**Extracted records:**

◇ ◇ ◇

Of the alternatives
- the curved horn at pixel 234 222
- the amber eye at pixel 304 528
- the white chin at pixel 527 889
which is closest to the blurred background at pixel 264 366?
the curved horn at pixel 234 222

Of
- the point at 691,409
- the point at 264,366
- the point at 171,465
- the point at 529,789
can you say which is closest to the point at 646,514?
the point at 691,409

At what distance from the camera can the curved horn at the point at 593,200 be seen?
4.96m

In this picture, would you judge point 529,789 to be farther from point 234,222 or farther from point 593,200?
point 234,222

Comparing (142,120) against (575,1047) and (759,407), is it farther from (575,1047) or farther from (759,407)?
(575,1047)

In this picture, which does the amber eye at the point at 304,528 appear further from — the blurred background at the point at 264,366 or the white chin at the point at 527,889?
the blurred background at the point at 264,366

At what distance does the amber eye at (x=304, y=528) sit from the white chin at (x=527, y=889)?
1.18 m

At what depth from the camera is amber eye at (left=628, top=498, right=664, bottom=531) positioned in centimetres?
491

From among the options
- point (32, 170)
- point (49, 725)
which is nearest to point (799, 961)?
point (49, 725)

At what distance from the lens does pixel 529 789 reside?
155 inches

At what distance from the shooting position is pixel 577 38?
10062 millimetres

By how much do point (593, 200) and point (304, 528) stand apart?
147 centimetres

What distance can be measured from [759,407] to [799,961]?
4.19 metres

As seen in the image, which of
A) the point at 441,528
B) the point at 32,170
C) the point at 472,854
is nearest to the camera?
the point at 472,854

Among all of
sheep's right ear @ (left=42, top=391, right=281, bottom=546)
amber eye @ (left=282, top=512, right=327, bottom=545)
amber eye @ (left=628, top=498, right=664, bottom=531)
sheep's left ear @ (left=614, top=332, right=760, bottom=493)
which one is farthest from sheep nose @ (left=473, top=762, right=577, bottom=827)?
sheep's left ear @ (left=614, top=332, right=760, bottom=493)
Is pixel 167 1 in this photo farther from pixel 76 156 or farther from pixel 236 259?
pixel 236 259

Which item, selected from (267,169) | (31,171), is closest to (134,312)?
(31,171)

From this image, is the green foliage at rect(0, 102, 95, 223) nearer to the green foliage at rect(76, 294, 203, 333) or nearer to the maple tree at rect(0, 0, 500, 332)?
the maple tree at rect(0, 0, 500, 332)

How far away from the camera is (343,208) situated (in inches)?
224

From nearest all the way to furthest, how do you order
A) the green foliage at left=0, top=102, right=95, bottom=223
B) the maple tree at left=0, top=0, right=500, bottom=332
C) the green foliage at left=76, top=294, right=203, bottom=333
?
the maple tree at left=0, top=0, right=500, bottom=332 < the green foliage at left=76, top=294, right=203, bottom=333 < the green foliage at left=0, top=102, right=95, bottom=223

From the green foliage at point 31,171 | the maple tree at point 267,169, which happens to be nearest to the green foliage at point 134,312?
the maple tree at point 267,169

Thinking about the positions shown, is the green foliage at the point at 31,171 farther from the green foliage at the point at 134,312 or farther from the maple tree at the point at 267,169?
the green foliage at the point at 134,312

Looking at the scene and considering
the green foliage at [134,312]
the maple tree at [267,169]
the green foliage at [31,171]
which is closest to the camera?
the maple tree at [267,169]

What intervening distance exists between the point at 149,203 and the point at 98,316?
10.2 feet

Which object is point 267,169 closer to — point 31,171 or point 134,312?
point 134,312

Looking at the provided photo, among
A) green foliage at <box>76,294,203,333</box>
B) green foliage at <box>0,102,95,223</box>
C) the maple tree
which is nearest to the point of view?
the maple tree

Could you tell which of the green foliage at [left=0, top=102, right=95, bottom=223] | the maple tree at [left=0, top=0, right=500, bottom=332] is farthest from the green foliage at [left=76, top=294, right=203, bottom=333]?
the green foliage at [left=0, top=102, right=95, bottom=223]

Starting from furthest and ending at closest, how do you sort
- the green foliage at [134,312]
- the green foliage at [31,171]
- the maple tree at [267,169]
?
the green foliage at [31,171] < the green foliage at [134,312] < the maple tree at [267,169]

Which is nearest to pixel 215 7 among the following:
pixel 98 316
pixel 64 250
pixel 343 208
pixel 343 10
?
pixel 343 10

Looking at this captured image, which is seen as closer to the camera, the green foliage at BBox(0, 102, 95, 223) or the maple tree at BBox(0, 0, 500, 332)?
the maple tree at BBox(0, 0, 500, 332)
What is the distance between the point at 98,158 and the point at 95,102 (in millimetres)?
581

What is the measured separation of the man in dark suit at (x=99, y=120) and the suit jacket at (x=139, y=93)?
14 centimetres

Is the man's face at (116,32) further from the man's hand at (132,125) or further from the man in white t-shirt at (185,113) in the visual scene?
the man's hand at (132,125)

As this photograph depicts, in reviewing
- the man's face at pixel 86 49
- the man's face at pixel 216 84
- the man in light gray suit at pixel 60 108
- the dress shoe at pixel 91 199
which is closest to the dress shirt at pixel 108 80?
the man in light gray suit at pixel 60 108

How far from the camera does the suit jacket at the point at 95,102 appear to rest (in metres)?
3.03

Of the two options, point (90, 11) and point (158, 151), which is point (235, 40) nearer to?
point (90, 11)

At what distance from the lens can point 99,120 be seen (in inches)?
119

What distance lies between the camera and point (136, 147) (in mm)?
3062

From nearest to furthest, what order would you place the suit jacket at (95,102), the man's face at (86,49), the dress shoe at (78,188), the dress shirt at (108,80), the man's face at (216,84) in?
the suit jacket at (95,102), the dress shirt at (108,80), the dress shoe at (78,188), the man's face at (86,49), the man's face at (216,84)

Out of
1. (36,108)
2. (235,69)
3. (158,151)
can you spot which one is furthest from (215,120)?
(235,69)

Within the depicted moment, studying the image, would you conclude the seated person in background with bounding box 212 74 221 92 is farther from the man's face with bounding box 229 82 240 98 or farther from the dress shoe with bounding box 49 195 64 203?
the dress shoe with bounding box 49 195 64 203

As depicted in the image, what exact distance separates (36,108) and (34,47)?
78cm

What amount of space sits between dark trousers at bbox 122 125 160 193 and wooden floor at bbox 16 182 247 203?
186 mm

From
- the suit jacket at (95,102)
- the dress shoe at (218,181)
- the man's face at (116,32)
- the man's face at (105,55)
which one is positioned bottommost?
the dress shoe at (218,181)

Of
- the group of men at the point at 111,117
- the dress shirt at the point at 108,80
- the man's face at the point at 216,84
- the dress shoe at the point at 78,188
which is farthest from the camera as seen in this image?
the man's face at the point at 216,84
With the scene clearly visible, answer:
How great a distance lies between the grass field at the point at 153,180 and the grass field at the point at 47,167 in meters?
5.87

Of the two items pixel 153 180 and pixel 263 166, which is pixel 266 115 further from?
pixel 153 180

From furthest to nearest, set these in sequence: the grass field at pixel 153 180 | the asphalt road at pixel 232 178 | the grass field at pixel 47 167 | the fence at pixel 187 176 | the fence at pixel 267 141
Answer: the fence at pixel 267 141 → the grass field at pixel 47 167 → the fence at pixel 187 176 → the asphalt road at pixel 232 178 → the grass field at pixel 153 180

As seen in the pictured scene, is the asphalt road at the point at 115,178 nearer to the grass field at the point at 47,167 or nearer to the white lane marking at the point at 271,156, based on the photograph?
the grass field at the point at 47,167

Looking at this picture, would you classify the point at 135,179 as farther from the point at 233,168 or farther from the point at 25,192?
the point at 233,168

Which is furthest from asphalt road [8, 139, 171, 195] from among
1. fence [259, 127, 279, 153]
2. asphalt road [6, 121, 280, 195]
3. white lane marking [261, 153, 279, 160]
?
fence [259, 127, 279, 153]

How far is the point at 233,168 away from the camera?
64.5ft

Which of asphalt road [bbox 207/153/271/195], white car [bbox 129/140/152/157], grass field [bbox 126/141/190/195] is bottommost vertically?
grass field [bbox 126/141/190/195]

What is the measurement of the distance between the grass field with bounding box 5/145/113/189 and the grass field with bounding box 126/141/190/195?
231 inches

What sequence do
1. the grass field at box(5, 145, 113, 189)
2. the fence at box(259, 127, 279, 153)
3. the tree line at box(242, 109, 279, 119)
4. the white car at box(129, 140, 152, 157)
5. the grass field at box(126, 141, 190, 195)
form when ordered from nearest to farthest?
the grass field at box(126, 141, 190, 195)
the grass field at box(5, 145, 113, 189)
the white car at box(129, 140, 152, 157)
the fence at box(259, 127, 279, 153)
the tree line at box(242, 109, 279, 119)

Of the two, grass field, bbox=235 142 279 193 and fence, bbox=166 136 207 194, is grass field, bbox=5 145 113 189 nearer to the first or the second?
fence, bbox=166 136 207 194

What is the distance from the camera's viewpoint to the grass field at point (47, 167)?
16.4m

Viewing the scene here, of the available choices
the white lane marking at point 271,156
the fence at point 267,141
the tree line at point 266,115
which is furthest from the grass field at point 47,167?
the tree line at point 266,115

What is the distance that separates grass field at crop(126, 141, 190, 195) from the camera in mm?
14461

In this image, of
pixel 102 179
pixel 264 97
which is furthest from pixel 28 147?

◇ ◇ ◇

**THE PROBLEM:** Quote the records word for word, starting at the line containing "What is the distance that" and continuing through the last line of the records.

**RESULT OF THIS TASK:**
What is the distance that separates grass field at crop(126, 141, 190, 195) from the camera in mm?
14461

In this image, of
pixel 102 179
pixel 264 97
which is furthest from pixel 28 147?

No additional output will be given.